* **Описание задания**:
Где, согласно интервью с F&D Cartier, художники нашли коробку с рентгеновской пленкой производства «Тасмы»?

Художники F&D Cartier — о неснятых фотографиях, эстетике и «Тасме»
До 5 октября в Центре современной культуры «Смена» работает выставка дуэта Франсуазы и Даниэля Картье «Тасма. Жди и смотри», в которой художники изучают возможности фотографии, экспериментируя со временем и светом как художественными средствами. Enter встретился с дуэтом Картье и поговорил о прошлом и настоящем «Тасмы», проекте длиной в двадцать лет, «неправильной» фотографии и минимализме.
F&D Cartier (Франсуаза и Даниэль Картье) — дуэт швейцарских художников, базирующихся в Биле/Бьене (кантон Берн). Авторы выставок в Швейцарии и зарубежом (Германия, Италия, Великобритания, Литва, США, Аргентина, Мексика и др.), номинанты на международную премию Deutsche Börse Photography Prize (2015).
Работы художников входят в коллекции Музея искусств в Портленде, Музея фотоискусства в Оденсе, Музея изобразительных искусств в Хьюстоне, Fotostiftung Schweiz в Винтертуре и так далее. Выставка в «Смене» организована при поддержке Швейцарского совета по культуре Pro Helvetia, при участии Фонда поддержки современного искусства «Живой город» и Министерства культуры Республики Татарстан.
— Как вы узнали о заводе «Тасма»?
Франсуаза Картье: В прошлом году у нас была выставка в фотографическом музее «Дом Метенкова» в Екатеринбурге: мы работали с фотобумагой, которая находилась у них в архиве, и среди материала нашли коробку с рентгеновской пленкой производства «Тасмы».
Даниэль Картье: Ее выпускали в восьмидесятых годах. В коробке была сотня листов формата 13х18 см.

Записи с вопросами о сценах
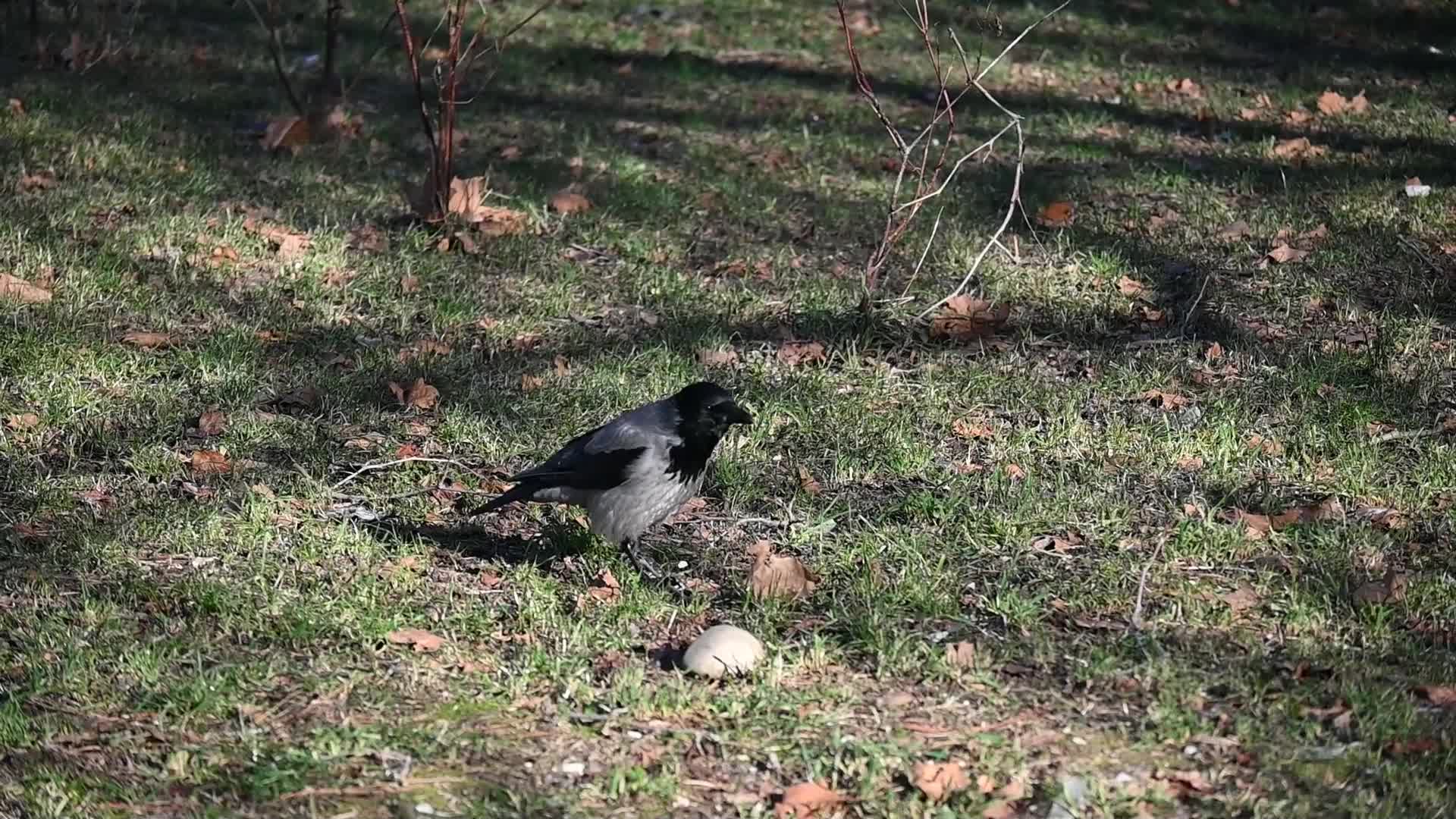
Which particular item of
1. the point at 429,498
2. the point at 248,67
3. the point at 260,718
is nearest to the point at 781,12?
the point at 248,67

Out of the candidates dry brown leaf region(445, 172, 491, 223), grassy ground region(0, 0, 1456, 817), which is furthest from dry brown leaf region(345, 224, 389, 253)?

* **Ответ к заданию**:
В архиве фотографического музея «Дом Метенкова» в Екатеринбурге.